• **Task requirements**
Present exactly, and only, the lines running from the line that contains "genus: Connochaetes" through the end of the entries below.

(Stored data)
# # # # # # #
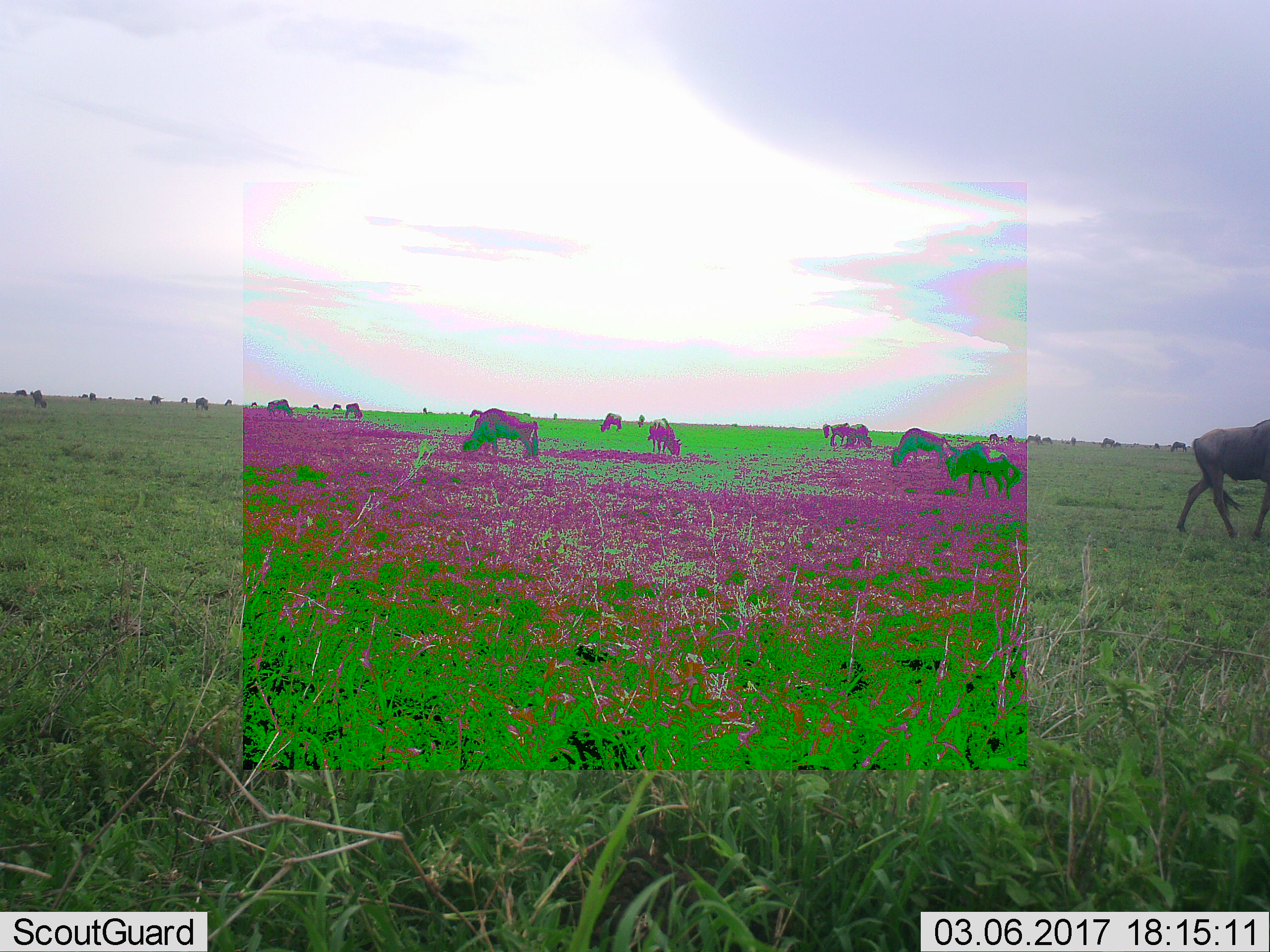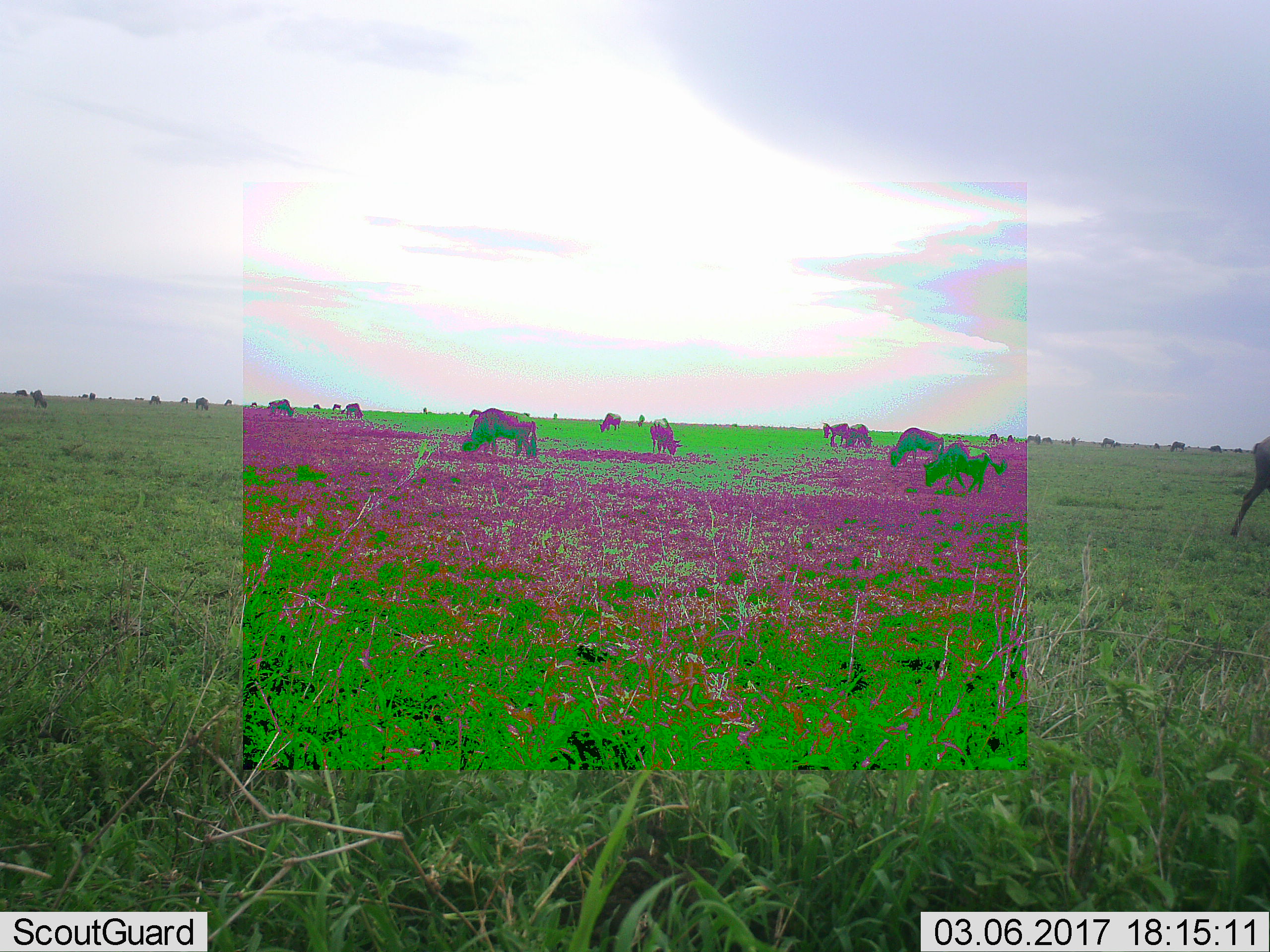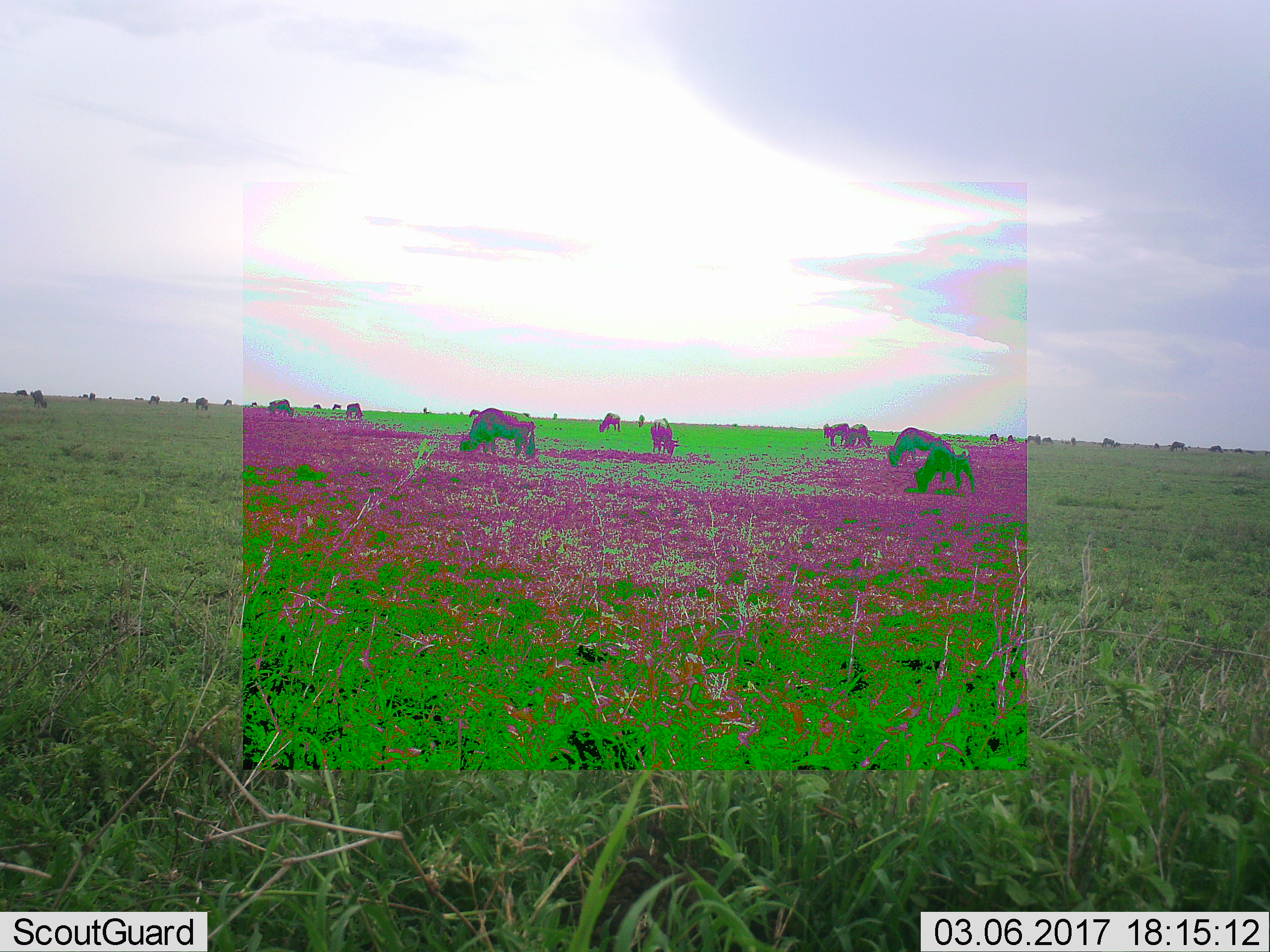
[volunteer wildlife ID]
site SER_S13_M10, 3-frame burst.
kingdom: Animalia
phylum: Chordata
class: Mammalia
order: Artiodactyla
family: Bovidae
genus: Connochaetes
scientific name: Connochaetes taurinus taurinus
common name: blue wildebeest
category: wildebeestblue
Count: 11-50.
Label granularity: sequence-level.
# # # # # # #
• **Result below**
genus: Connochaetes
scientific name: Connochaetes taurinus taurinus
common name: blue wildebeest
category: wildebeestblue
Count: 11-50.
Label granularity: sequence-level.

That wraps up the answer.